やはり海難事故でやられた幽霊だったのか?
早速沈没船の調査だ! と意気込んで乗り込んだところ――
船の中と言えば、絶対こいつが出てくるよな、アンヴィルの時もそうだったし!
ある程度予想がついていたので、慌てずに落ち着いて対処。
やばくなれば外に出て、広いところで逃げ回りながら戦えば良いのだ。
船乗りは死ぬともれなく幽霊になるという法則でもあるのだろうか?
船の中にある航海日誌によれば、暴動や船が航路を外れたことが書かれていた。
そして最後には豹の口にある岩にぶつかった、ってことかな?
さらに日誌の内容では、幽霊となったグランサムが最後まで船長に忠誠を誓っていたので、暴動の際に捕らえられてしまったようなことも書かれていた。
そっか、そこで捕らえられた魂を解放すればいいのね。
ちなみに、船の一番奥には親玉のような幽霊が居たが――
ワバジャックを使うと鹿の姿に変わってしまった。
能力も鹿になるようで、持っていた剣を一振りしたら簡単に退治できてしまった。
シェオゴラスにもらった杖は、便利かもしれないね。
その先には、なにやら縛り付けられた骨があったりした。
ひょっとしてこれが、グランサムの成れの果てか? 探し出して助けるとは、この骨を解放することなのだろうか。
鹿と化した先ほどの親分から手に入れた鍵で、この骨の戒めを解いてやった。
するとすぐにグランサムの霊が現れて、感謝を伝えてきた。
さらに、ここの船倉にある地図に書かれている場所に宝があるので、それを報酬として譲ると言ってきた。気前が良いねぇ。
地図によると、宝はここから東に進んだ先、蛇行する川の中に沈めてあるようだ。
せっかくだから、頂いておこう。
沈没船から出ると、すっかり夜が明けていた。
蛇行する川を突っ切りながら、宝を探しに向かうことにする。
地図の示している宝の場所は、この近辺の水底のはずなのだが、なかなか見つからない。
こんな時に役に立つのが、シェイディンハルの魔術師ギルドでもらった水中呼吸の魔法。この魔法を使いながら、この辺りの水中を探して回る。
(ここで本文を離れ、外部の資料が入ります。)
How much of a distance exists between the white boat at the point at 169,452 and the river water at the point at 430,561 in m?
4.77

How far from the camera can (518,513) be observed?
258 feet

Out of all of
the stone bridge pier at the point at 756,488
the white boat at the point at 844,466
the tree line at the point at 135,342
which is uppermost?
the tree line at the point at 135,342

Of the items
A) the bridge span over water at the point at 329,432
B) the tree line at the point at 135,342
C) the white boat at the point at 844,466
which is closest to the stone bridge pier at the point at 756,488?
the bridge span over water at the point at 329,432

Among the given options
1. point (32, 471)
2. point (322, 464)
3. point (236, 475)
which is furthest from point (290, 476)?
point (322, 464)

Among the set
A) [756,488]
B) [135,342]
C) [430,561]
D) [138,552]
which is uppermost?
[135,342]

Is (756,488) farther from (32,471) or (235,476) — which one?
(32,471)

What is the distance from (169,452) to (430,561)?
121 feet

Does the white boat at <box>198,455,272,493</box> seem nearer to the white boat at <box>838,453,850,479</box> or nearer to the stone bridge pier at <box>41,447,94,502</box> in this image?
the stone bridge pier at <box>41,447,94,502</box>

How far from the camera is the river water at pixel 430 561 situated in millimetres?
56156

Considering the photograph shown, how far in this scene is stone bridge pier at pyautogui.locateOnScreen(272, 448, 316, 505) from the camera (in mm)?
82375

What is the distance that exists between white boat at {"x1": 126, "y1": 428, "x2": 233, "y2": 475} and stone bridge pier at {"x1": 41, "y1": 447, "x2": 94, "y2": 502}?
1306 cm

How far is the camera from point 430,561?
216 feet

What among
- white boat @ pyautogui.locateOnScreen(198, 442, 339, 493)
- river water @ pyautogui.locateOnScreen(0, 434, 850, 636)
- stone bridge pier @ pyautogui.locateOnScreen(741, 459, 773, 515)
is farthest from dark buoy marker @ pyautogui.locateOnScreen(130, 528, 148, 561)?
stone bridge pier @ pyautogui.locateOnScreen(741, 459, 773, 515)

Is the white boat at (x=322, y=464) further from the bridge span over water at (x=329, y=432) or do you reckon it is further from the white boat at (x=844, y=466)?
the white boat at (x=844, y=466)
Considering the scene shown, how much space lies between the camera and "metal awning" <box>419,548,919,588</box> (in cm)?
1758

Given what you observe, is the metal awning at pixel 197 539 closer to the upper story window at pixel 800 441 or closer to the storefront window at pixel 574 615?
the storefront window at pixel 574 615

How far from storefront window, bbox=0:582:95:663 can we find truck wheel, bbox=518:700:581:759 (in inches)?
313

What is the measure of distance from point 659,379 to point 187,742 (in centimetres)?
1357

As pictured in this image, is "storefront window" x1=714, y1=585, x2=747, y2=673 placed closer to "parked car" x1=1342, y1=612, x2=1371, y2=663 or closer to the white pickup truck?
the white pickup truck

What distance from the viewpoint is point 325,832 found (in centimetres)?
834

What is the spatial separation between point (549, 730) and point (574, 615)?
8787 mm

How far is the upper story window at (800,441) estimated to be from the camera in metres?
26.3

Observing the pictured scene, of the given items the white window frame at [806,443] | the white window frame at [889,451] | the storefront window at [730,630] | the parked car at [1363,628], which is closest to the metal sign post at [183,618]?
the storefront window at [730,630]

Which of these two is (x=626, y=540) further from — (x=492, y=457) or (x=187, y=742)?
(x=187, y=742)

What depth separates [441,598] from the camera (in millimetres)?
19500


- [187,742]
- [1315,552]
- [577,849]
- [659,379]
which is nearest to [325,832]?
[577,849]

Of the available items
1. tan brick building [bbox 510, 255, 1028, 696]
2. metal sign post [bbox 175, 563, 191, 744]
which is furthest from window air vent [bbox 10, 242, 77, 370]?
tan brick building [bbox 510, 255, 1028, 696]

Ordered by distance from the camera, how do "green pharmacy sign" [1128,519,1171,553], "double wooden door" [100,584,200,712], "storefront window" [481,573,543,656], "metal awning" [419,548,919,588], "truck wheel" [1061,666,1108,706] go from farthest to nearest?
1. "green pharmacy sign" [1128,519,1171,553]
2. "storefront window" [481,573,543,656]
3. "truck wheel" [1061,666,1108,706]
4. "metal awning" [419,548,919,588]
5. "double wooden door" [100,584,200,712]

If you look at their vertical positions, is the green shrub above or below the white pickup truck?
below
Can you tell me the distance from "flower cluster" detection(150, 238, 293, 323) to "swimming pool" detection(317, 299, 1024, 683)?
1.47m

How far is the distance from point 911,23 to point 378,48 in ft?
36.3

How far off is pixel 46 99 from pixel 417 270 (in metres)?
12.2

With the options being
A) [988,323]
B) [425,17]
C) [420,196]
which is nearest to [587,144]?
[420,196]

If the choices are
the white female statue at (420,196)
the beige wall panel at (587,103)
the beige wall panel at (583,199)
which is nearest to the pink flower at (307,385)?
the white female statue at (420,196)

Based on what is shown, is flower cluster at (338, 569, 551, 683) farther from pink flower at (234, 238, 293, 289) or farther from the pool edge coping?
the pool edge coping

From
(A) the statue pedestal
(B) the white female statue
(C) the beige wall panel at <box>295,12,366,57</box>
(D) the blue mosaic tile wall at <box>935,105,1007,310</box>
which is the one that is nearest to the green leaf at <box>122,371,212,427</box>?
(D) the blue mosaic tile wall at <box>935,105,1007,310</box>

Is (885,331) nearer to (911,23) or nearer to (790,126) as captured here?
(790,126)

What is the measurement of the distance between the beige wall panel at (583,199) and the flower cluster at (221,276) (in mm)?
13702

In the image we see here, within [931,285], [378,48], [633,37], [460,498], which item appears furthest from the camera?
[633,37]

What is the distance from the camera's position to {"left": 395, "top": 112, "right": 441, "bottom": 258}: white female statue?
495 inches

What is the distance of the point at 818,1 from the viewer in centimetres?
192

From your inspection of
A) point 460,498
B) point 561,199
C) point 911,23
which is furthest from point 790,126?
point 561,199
そしてようやく発見。宝が湿ってふやけてなければいいけどな。
中身は金貨や宝石。金貨は追いはぎでいくらでも手に入るが、宝石はあまり見かけないのでこちらの方が貴重だね。
こうして、ブラヴィルで噂になっていた幽霊の話は、幽霊は成仏でき、俺は宝石を手に入れて、めでたしめでたしとなったのさ。